- _DESCRIPTION OF THE TASK_
Copy out the material word for word, beginning at the line that contains "How great a distance is" and continuing through the end of the material.

+-------+

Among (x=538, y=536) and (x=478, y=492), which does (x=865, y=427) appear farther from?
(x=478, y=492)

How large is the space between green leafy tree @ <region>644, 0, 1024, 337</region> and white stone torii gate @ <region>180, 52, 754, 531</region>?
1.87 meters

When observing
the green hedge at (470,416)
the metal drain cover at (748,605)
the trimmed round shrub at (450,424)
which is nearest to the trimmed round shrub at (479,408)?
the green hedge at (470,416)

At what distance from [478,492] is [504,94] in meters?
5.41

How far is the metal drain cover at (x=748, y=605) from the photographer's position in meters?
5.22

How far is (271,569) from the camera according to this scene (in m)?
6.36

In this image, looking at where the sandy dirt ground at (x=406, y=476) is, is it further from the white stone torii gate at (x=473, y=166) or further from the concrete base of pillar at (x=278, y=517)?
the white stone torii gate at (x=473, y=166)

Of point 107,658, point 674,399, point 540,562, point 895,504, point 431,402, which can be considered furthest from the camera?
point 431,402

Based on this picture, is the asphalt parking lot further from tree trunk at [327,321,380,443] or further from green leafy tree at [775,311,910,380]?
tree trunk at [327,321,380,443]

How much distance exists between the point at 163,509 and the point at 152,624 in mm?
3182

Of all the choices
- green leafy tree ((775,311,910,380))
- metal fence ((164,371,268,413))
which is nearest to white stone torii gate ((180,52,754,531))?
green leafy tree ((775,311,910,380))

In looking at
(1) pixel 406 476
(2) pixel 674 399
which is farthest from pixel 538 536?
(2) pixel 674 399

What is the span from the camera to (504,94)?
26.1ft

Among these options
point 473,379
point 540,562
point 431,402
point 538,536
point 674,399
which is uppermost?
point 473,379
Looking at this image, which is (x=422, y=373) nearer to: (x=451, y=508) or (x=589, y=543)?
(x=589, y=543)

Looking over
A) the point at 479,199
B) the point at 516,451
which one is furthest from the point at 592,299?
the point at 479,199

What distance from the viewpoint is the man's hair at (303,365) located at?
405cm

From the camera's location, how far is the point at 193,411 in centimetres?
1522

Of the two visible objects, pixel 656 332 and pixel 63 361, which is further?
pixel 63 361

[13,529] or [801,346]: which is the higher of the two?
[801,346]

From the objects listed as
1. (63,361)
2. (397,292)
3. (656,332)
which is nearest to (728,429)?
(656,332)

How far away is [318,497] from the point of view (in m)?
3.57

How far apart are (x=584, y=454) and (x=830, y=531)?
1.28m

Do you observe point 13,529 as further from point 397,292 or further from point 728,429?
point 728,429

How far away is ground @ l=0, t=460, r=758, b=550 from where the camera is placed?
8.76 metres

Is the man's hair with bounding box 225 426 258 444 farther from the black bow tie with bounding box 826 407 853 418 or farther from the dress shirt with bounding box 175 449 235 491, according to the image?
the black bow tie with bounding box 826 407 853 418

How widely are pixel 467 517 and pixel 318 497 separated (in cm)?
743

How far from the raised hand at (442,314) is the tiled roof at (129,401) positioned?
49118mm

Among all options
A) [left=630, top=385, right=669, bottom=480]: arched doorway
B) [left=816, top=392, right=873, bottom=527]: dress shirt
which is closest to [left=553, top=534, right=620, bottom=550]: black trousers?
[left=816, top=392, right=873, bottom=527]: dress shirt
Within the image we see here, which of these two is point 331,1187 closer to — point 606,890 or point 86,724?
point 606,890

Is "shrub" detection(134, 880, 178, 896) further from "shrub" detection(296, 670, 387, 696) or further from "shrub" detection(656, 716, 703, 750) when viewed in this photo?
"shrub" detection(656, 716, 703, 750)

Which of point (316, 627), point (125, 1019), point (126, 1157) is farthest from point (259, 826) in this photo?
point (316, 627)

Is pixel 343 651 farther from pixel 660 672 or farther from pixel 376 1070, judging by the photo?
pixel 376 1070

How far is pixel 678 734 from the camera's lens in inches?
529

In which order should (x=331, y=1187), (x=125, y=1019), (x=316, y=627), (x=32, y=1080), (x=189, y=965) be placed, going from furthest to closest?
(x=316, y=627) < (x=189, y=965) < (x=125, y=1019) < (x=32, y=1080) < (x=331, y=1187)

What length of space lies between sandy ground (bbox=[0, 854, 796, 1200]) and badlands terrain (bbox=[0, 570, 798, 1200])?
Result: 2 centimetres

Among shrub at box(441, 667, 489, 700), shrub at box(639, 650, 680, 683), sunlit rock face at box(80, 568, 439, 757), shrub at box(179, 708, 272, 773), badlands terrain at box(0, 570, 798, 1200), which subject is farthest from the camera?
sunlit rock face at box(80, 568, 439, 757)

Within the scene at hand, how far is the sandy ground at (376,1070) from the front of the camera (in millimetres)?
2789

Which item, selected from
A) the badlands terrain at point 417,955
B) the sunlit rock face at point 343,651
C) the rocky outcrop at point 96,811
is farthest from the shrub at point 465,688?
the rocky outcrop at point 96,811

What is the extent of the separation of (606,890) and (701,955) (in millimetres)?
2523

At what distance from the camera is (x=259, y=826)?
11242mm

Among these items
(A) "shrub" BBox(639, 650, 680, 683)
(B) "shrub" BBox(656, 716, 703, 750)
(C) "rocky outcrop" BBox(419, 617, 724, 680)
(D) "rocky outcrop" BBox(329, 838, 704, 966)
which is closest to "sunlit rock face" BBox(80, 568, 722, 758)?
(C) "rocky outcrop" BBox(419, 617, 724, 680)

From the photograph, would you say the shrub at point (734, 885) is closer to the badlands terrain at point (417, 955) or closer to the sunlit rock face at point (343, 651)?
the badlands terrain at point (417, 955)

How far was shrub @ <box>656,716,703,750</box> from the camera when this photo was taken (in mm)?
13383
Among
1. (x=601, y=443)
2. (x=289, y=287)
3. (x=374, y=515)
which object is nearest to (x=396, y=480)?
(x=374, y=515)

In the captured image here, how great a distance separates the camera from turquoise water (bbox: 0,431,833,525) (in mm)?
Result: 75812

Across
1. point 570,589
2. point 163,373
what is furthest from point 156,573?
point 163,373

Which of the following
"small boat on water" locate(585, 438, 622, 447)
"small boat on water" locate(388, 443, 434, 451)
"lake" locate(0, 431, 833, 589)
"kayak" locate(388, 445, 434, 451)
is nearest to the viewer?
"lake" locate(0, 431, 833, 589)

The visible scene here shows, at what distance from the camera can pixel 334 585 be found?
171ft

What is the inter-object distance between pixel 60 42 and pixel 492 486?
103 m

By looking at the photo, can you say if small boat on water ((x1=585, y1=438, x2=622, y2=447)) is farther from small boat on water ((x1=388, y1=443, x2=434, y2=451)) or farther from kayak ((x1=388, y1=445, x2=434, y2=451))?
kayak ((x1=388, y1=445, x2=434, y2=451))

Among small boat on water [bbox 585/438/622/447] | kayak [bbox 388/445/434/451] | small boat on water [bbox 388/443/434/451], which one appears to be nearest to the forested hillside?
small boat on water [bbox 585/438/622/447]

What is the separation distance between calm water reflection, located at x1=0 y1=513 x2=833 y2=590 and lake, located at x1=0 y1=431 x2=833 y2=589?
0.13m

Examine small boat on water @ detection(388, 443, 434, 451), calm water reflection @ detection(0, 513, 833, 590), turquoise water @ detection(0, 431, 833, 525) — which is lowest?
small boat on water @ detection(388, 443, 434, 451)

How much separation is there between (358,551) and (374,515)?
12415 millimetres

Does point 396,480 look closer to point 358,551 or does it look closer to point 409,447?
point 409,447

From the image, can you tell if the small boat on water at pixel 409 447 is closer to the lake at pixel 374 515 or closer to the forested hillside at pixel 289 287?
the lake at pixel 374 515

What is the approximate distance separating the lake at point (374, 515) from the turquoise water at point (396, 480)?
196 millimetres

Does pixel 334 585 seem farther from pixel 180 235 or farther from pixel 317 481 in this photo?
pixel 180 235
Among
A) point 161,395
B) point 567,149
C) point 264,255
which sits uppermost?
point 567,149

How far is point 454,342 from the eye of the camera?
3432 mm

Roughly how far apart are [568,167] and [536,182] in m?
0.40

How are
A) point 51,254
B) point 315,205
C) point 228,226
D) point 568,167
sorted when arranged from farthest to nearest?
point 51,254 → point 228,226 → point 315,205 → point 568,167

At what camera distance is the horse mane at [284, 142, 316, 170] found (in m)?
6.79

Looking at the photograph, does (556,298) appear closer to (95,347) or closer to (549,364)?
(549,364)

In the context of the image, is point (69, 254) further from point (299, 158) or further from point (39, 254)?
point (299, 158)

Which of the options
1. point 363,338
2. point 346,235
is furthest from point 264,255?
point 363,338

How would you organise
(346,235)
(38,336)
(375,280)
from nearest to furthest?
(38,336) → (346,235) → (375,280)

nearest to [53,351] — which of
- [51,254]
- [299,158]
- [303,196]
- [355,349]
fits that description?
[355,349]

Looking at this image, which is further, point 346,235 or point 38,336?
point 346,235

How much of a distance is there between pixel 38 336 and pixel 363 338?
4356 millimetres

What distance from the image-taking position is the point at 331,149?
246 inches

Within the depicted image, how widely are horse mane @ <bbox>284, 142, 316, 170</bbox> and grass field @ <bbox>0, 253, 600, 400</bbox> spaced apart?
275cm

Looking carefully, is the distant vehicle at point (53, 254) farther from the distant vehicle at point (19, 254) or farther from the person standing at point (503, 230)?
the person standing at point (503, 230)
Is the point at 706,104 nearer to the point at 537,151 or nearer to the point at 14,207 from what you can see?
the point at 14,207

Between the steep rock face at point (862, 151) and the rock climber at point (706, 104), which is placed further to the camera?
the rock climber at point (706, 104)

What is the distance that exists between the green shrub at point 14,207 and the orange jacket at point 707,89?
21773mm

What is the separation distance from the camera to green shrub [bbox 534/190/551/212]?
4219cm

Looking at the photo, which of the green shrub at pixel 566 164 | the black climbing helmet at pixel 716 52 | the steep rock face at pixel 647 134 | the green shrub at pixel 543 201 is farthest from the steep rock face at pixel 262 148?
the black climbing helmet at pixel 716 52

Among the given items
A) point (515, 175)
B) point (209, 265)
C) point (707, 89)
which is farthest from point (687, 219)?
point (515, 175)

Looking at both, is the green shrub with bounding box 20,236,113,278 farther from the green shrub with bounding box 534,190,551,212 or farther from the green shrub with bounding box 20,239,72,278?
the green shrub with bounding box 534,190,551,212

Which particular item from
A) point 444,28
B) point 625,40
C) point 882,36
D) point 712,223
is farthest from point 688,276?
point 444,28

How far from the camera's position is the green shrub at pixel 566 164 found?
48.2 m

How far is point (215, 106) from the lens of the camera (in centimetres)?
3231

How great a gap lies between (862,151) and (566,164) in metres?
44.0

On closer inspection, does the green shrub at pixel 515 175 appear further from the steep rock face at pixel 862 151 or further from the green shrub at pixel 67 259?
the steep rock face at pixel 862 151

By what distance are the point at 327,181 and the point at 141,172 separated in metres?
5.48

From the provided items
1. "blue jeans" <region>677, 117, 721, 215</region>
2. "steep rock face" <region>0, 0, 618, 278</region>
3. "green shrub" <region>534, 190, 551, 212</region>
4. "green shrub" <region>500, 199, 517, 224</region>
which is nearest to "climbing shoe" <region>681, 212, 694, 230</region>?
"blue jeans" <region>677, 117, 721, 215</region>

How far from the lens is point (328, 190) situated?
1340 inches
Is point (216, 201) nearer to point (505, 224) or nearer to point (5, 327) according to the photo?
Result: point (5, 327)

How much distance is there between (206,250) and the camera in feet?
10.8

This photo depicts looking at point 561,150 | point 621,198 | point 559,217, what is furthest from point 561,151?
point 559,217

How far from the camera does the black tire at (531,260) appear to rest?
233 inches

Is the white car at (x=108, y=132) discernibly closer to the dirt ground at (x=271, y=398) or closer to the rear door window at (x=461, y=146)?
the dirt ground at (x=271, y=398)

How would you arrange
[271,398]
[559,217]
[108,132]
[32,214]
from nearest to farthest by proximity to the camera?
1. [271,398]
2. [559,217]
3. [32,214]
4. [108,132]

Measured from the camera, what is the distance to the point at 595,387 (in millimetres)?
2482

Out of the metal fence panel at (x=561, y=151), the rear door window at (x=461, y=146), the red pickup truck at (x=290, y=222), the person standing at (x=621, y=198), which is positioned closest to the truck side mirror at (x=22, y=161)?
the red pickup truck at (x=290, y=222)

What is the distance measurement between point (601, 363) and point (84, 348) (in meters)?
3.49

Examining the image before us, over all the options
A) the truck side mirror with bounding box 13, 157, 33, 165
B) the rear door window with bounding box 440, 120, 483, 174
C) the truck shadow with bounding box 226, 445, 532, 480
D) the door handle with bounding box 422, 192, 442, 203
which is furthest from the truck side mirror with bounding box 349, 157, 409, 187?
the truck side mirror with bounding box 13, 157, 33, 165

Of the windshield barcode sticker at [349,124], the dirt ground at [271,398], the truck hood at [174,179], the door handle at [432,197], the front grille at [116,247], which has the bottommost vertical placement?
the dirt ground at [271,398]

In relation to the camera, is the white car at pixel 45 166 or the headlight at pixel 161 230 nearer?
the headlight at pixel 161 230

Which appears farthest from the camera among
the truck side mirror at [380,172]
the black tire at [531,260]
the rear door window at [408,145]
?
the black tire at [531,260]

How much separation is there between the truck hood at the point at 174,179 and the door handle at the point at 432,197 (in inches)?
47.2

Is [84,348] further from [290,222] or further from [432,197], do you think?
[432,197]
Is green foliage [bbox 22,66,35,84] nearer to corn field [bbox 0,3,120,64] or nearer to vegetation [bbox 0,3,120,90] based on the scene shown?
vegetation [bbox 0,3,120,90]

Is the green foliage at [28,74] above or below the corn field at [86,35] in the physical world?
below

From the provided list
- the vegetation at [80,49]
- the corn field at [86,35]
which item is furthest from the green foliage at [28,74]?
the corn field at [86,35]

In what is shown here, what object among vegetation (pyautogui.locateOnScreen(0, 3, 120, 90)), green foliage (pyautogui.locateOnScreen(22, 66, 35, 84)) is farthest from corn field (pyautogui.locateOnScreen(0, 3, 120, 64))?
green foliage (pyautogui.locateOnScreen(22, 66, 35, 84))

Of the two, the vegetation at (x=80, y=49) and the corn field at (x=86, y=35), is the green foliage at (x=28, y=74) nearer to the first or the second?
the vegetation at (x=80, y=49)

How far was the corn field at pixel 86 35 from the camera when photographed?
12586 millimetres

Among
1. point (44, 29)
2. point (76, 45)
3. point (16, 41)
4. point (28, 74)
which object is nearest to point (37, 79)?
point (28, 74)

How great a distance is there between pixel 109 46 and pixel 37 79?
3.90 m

+-------+

- _THE RESULT_
How great a distance is there between pixel 109 46 and pixel 37 79?
3.90 m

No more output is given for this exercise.